**Your objective:**
The reply should hold only the lines from the one with "Longtail Boat At" to the one with "Surfer kehren vom", both ends kept, exactly as they appear below, without any pictures.
● ● ● ● ●
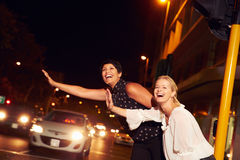 Female friends hailing taxi on city street at night Royalty Free Stock Images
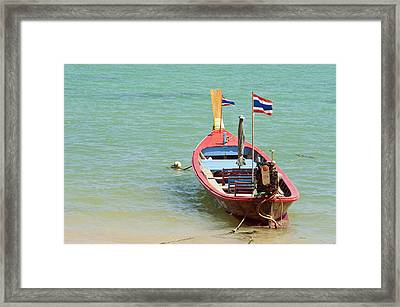 Longtail Boat At Sea Framed Print by Bill Brennan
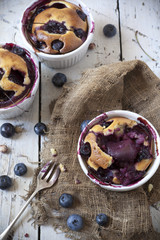 clafoutis with blueberries and cherries on rustic background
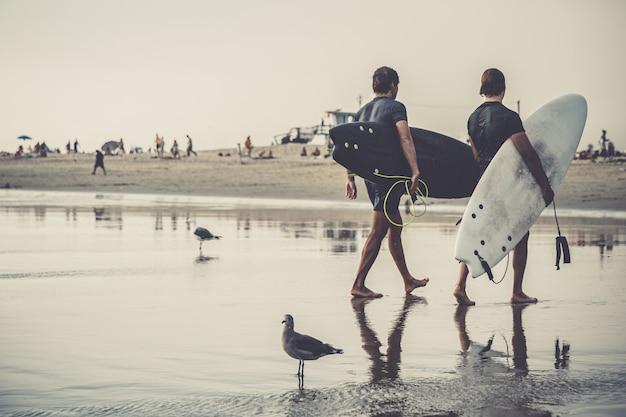 Surfer kehren vom meer zurück, nachdem sie aktiv in den wellen gesurft haben
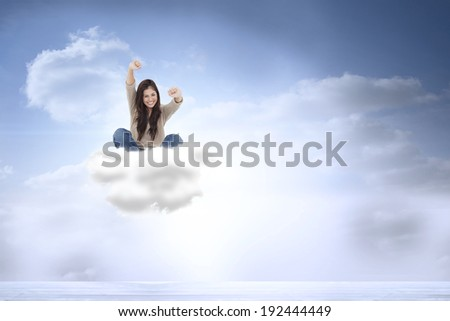 Woman looks straight ahead as she celebrates in front of her laptop against beautiful blue sky with clouds - stock photo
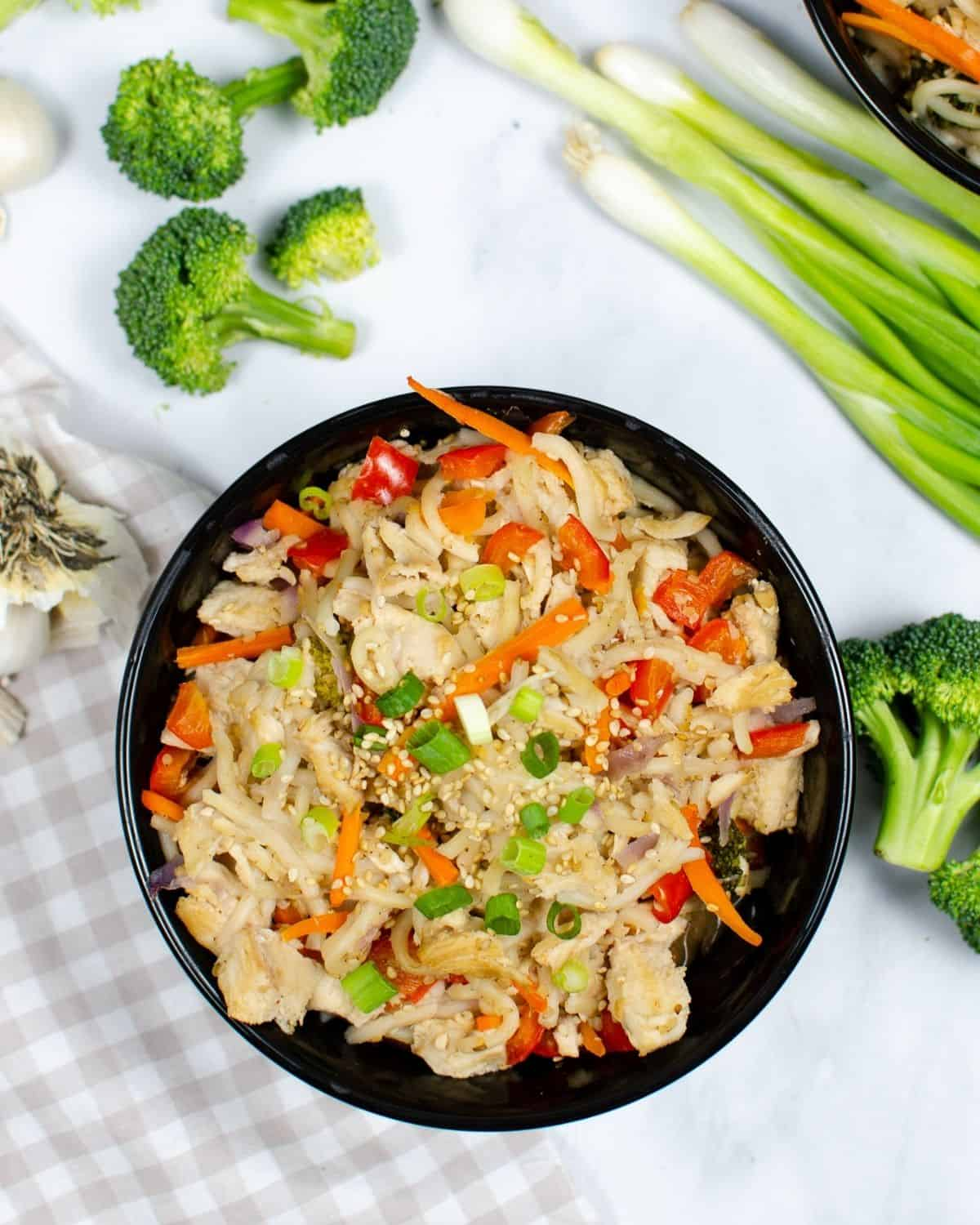 An overhead view of chicken chow mein in a black bowl with veggies around the bowl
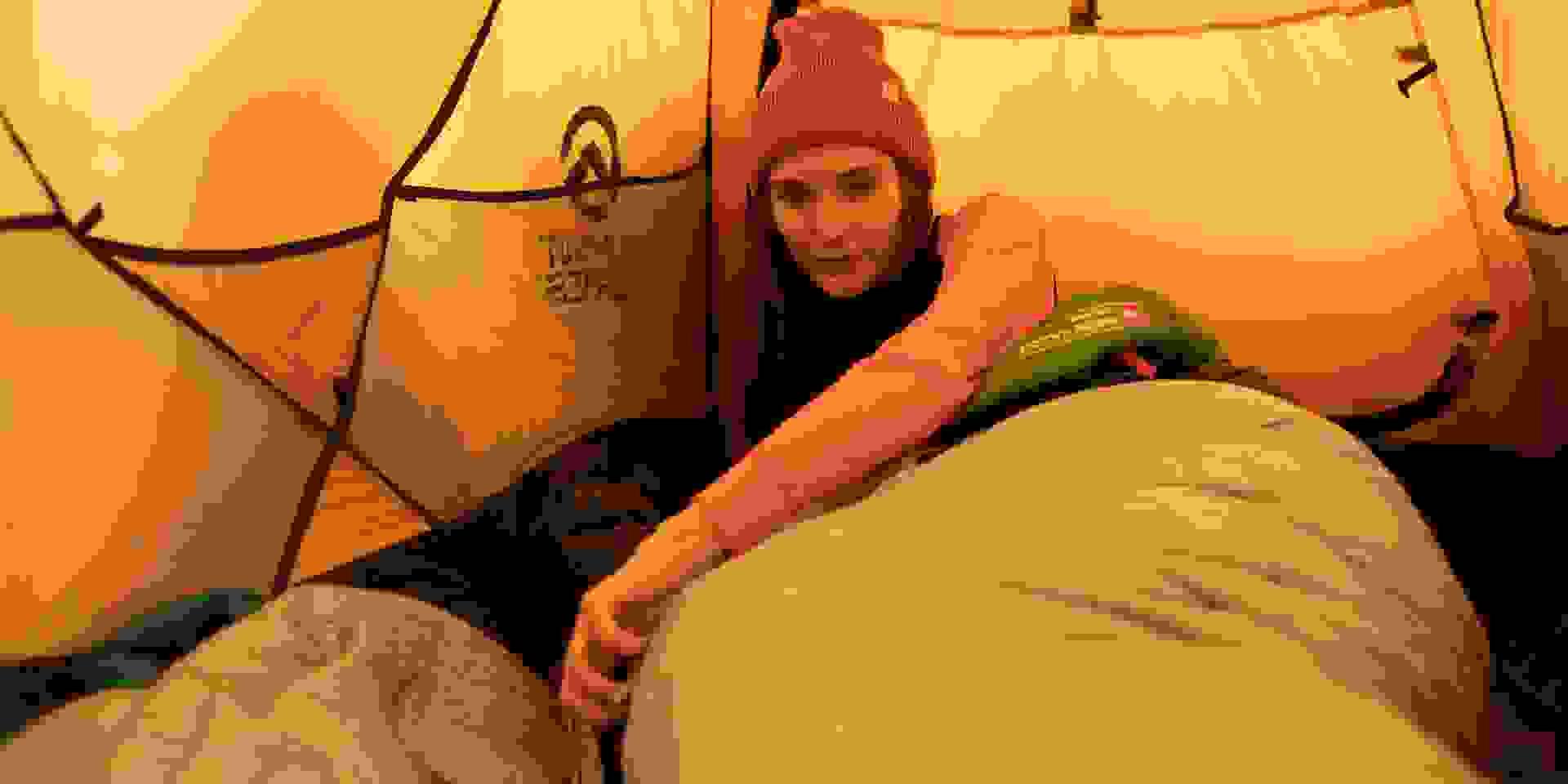 Eine Frau liegt im Zelt in einem warmen Daunenschlafsack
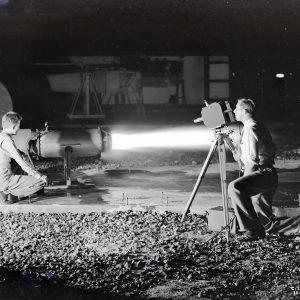 Man filming engine test.
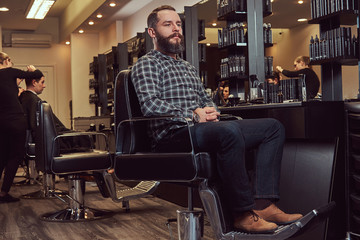 Hipster bearded male in a flannel shirt and jeans sitting on a barber chair after shearing in a hairdressing salon.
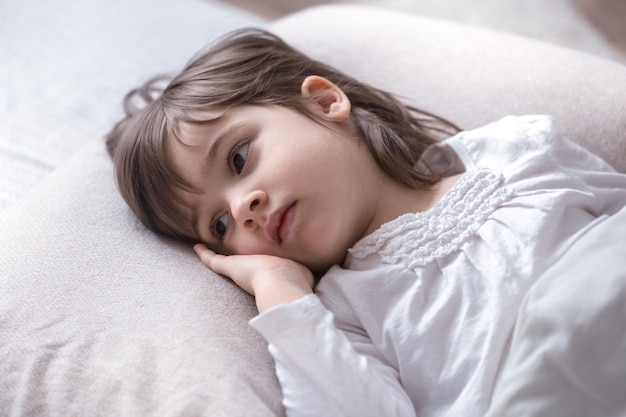 Kleines süßes mädchen traurig im bett, schlafkonzept Kostenlose Fotos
● ● ● ● ●
**Expected answer:**
 Longtail Boat At Sea Framed Print by Bill Brennan
 clafoutis with blueberries and cherries on rustic background
 Surfer kehren vom meer zurück, nachdem sie aktiv in den wellen gesurft haben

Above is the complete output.